• **Problems to solve**
a) In the course announcements, what type of calculator is not allowed at the midterm?
b) Pick up the course announcements after their final sentence and continue them.

• **Exercise text**

********** Announcements ************
· Open source statistical programming language and environment R will be used from time to time during the course, including in homework assignments where the codes will be provided (by TA’s). It is available in the UCSD computing labs and “virtual lab”, http://acms.ucsd.edu/students/govirtual/index.html (you’ll need to register first).
· For each week at the end of Friday’s lecture, students enrolled in different sections A01-A08 can take turns to turn in a slip summarizing: 1) what you have learned this week; 2) what you don’t understand. So week 1 for those in A01, week 2 for A02, etc., and we will skip the midterm week (so A06 will turn in theirs on Friday of week 7, A07 for week8, and A08 for week 9). This gives each student a chance to earn 3 bonus points (out of 100) for your total score in the class.
· Electronic files from the lectures are posted below; homework solutions will be posted on piazza (please enroll using your ucsd email address).
· Midterm is set on Wed, May 6, in class. Scientific calculators are allowed, but not graphing calculators. See also the push back of feedback slips above for after the midterm. One ‘cheat’ sheet is allowed. Materials covered will be from the beginning to Section 4.5 (included). A review sheet is posted under the e-files link below, which we will go over on Monday.
· Textbook is available at the library on reserve.
· We are in the 2nd half of the course, which really deals with statistics (starting chapter 7, as opposed to probability, chapter 3-6), and has a distinct flavor from before. Also we don't follow the book closely. You should try to attend lectures, or ask and borrow notes if you have to miss. Otherwise you can easily fall behind, and risk a poor grade.
· There is a glossary pdf file under the e-files link below.
· You are encouraged to fill out the CAPE evaluation, which should provide useful feedbacks for future iterations of this course. If we get a response rate of 75%, we will drop one lowest score on the homework; if we get a response rate of 85%, we will drop two lowest scores on the homework. (We won’t have a fixed distribution of grades A, B, C etc, so such a scheme should not be disadvantageous to anyone.) (The final response rate is just above 85% - congrats, you made the 2nd cut!!)

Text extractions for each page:
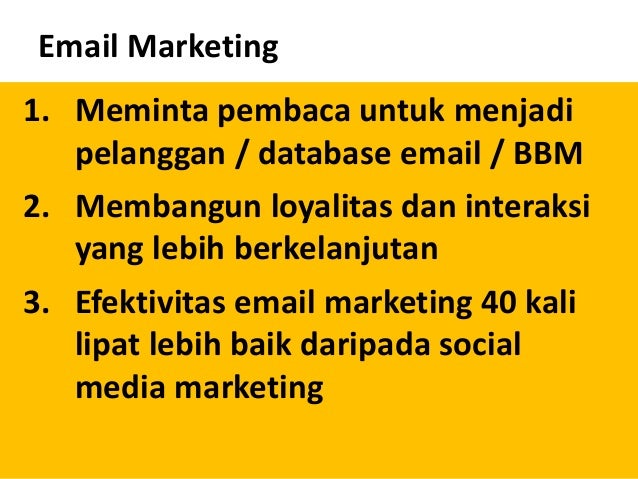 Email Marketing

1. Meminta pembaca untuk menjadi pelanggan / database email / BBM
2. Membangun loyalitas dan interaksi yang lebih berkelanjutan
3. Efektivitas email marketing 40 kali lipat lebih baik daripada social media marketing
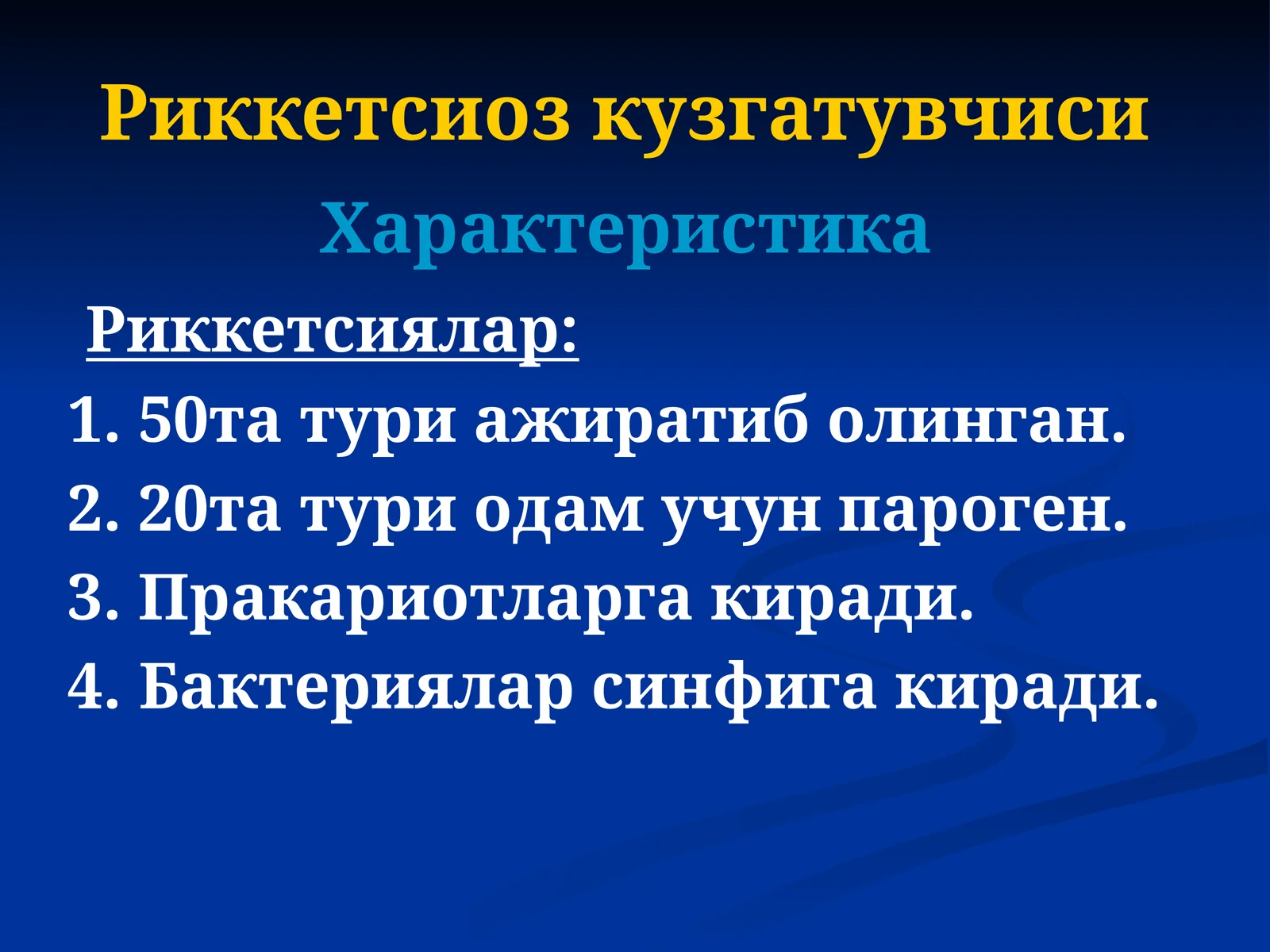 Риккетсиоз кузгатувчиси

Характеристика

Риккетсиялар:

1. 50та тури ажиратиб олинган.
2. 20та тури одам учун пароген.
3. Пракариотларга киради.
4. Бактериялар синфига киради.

• **Answer section**
a) Graphing calculators are not allowed.

b)
· Final review is posted under the e-files link below. One ‘cheat’ sheet is allowed during the exam.
Overview: we will follow the textbook (see below) from Chapter 1, 2, etc., hoping to get to Chapter 9 Regression by the end of the quarter. As such we will not cover every detail in these chapters. Students are expected to attend lectures (which will also be podcast to enrolled students), and the homework assignments should generally reflect what is being taught. See also progress of the course below that is constantly updated.
Progress of the course: chapters and sections we have covered so far (or will be covering soon) –
Chapter 2: 2.1-2.3;
Chapter 3: 3.1-3.4, 3.5 (selected material), 3.6 – 3.8;
Chapter 4: 4.1 – 4.3.1, 4.4 – 4.7;
Chapter 5: 5.1, 5.2, 5.4 – 5.6;
Chapter 6: 6.1 – 6.3;
Chapter 7: in place of 7.2 we will discuss a more intuitive estimation method that is based on the sample mean, 7.3 – 7.3.1,
7.5, in place of 7.6 we will discuss a general CI based on the CLT [see also week 8 problem 2) below];
Chapter 8: 8.1 – 8.4.2;
Chapter 9: 9.1 – 9.4.1.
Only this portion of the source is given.